**Exercises to complete**
1. Answer each question about the article on addressing social determinants of health in one line, marking your answers (a), (b) and (c).
(a) What has COVID-19 dramatically increased?
(b) Over what period does the research indicate product capabilities will largely expand?
(c) Under fee-for-service, what did HCOs try to do?
2. List every source that the article on addressing social determinants of health says the report's research is based on.
3. Pick up the article on addressing social determinants of health after its final sentence and continue it.

---------- Exercise passage

Addressing Social Determinants of Health: IT Solutions to Engage Community Resources

Addressing Social Determinants of Health: IT Solutions to Engage Community Resources

What You Should Know:

– The latest report from Chilmark Research examines the
new approaches and tools for utilizing community resources that can address
social determinants of health, giving providers the ability to extend care
beyond the confines of the clinic.

– This research indicates that the next two years will largely bring an expansion of product capabilities with slow and steady growth in implementation as the market better defines key variables and sets standards for performance.


COVID-19 has dramatically increased the overall population’s need for community resource engagement in traditional healthcare settings. The steady march to value-based care (VBC) continually amplifies interest in solutions that contribute to utilization management strategies. Vendors are rising to meet this need by connecting community-based organizations to various healthcare partners so that both may benefit from the coordination of service provision. 

The latest Chilmark Research report, Addressing SDoH: IT Solutions to Engage Community Resources, evaluates these solutions, identifying the strengths and weaknesses of options in the market and predicting how the market will develop in the future. Research in this report is based on interviews with executive leadership teams of solutions vendors, executives from the major EHR companies, and extensive secondary research. 

Vendors discussed in the report include aunt bertha, Cerner, Epic, HealthEC, Healthify, NowPow, Signify Health, Solera, Unite US, Xealth

Leveraging Community Partners Is Key
to Addressing SDoH

Community partners
are some of the best resources providers can
utilize to address the social factors impacting patients’ health status, but
this is a new need for HCOs, which under fee-for-service (FFS) tried to keep
all care within the clinic to maximize revenues. Data management and liquidity
make effective integration with external partners a key barrier to
implementation, while legal and internal engagement issues continue to slow
adoption.

--------------------
---------- Data excerpts

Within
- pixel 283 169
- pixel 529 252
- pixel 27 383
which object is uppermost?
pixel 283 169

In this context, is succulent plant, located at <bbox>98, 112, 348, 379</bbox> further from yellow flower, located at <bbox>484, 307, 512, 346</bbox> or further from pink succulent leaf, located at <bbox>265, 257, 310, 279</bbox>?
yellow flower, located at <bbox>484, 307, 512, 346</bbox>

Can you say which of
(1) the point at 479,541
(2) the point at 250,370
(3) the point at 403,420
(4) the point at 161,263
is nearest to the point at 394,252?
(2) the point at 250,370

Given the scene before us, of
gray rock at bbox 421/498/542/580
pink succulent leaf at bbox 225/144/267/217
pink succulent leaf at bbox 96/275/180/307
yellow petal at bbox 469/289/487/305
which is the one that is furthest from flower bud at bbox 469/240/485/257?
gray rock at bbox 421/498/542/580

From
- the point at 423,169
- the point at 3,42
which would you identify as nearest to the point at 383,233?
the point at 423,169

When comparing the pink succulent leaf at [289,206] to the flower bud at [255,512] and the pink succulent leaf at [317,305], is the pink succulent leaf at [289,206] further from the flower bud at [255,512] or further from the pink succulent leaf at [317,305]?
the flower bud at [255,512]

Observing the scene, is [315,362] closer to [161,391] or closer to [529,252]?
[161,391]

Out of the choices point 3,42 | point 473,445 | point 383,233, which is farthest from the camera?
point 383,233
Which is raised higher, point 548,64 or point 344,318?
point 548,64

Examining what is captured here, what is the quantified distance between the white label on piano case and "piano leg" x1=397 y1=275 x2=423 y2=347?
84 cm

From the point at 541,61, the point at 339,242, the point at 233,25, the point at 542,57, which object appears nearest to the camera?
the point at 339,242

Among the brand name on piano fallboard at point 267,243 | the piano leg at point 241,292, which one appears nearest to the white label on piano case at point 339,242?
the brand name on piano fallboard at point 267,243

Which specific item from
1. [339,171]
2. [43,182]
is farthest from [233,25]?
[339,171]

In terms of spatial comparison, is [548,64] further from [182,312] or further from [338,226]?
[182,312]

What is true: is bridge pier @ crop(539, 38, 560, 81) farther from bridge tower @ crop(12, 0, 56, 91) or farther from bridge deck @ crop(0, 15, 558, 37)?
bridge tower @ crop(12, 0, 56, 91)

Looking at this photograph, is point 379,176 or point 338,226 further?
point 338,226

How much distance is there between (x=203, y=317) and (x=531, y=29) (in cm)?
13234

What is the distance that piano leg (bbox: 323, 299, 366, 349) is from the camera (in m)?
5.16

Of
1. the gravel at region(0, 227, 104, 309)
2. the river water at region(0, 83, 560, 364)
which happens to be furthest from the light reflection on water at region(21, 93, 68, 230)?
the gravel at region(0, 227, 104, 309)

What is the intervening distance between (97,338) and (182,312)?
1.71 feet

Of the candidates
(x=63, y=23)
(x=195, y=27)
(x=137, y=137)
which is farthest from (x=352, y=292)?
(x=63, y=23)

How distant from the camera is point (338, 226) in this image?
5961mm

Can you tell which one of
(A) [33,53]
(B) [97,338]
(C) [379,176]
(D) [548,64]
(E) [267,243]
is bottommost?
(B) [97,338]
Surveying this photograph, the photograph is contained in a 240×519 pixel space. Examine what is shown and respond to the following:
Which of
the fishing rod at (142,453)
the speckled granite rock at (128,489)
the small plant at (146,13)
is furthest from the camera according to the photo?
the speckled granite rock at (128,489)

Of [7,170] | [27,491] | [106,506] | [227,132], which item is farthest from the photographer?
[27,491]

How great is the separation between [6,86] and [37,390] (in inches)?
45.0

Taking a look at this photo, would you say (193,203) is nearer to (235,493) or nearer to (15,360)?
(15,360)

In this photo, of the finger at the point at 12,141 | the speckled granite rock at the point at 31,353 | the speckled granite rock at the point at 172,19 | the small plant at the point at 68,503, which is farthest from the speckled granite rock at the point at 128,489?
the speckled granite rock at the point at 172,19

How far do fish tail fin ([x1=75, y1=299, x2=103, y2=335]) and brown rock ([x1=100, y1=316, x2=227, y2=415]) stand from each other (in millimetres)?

--------------------
---------- Data excerpts

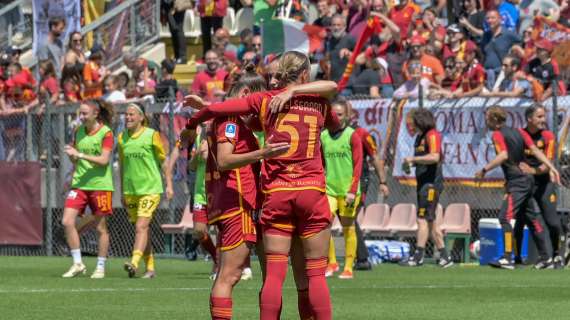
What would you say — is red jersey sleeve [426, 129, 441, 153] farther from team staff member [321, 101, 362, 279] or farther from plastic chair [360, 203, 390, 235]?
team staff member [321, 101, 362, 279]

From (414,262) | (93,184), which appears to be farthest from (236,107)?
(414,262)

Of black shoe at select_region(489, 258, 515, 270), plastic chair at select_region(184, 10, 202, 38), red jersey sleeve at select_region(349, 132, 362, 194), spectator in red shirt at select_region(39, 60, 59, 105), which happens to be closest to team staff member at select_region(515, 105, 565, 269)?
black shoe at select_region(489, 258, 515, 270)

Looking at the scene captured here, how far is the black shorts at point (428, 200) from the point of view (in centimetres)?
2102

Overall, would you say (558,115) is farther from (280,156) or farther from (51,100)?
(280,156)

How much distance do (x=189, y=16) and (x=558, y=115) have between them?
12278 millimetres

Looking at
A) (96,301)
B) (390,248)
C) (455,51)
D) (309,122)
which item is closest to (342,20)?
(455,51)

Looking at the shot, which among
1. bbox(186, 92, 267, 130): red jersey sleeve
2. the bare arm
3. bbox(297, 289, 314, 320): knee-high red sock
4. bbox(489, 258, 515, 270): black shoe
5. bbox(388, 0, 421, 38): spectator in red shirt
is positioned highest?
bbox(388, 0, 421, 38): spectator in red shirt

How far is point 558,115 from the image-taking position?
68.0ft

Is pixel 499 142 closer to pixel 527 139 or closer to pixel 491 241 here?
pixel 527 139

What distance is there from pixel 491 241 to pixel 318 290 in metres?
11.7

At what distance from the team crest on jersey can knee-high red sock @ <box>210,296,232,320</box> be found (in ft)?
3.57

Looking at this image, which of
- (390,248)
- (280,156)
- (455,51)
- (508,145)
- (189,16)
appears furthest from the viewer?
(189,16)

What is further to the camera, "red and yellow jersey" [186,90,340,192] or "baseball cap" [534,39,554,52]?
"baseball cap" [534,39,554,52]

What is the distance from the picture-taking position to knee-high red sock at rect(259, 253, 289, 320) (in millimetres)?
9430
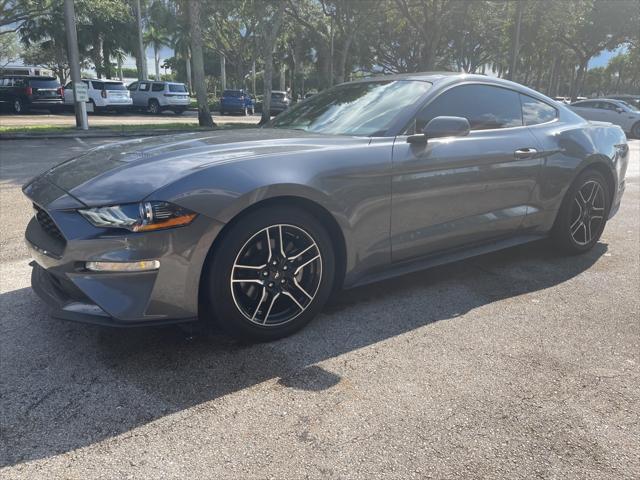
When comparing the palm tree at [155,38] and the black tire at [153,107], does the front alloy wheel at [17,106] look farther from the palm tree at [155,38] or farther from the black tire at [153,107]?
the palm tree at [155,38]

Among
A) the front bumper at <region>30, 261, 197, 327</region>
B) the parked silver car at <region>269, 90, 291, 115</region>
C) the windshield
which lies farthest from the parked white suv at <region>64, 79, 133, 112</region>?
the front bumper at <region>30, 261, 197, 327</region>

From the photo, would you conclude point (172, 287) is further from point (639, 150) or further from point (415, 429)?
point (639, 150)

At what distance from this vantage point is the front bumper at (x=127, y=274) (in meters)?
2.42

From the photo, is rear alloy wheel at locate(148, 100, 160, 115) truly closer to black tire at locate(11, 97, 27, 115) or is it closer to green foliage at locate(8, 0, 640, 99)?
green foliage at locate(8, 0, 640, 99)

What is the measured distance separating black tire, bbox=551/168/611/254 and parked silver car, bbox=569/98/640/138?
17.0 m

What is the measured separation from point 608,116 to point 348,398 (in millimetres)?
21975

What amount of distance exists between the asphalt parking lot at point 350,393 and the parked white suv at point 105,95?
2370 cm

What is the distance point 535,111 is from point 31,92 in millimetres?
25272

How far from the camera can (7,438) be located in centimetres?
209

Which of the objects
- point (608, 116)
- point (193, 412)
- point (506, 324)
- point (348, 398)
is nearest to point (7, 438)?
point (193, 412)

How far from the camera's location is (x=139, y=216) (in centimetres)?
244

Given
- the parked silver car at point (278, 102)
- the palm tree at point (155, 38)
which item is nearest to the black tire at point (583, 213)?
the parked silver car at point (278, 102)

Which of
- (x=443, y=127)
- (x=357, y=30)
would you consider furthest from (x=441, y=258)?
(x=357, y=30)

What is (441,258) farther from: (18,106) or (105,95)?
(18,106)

--------------------

**Answers to the exercises**
1.
(a) The overall population's need for community resource engagement in traditional healthcare settings.
(b) The next two years.
(c) Keep all care within the clinic to maximize revenues.

2.
- Interviews with executive leadership teams of solutions vendors
- Executives from the major EHR companies
- Extensive secondary research

3.
Predicted 10-Year SDoH Adoption Trajectory

This research indicates that the next two years will largely bring an expansion of product capabilities with slow and steady growth in implementation as the market better defines key variables and sets standards for performance. Within five years, a public option for insurance will dramatically increase the rate of solutions adoption, culminating in >80% adoption in provider locations by 2030.

The report provides a roadmap and
predicts key inflection points for the greater adoption of these solutions, and which social determinants have historically been
the best predictors of increased health services utilization. It includes brief
profiles of key vendors providing this functionality, and how they plan to
impact community health.  

“This has been a major challenge to healthcare systems, and people now get that we need to address [SDoH] better. The pandemic has proven to be an additional, critical driver for continued expansion of VBC, which requires understanding all of the factors that can influence a member’s health status,” according to report co-author Jody Ranck. “We see an opportunity here from the pandemic, that it has basically shown us where the failures are in the system today, and that going forward we need to do more to engage resources beyond the clinic.”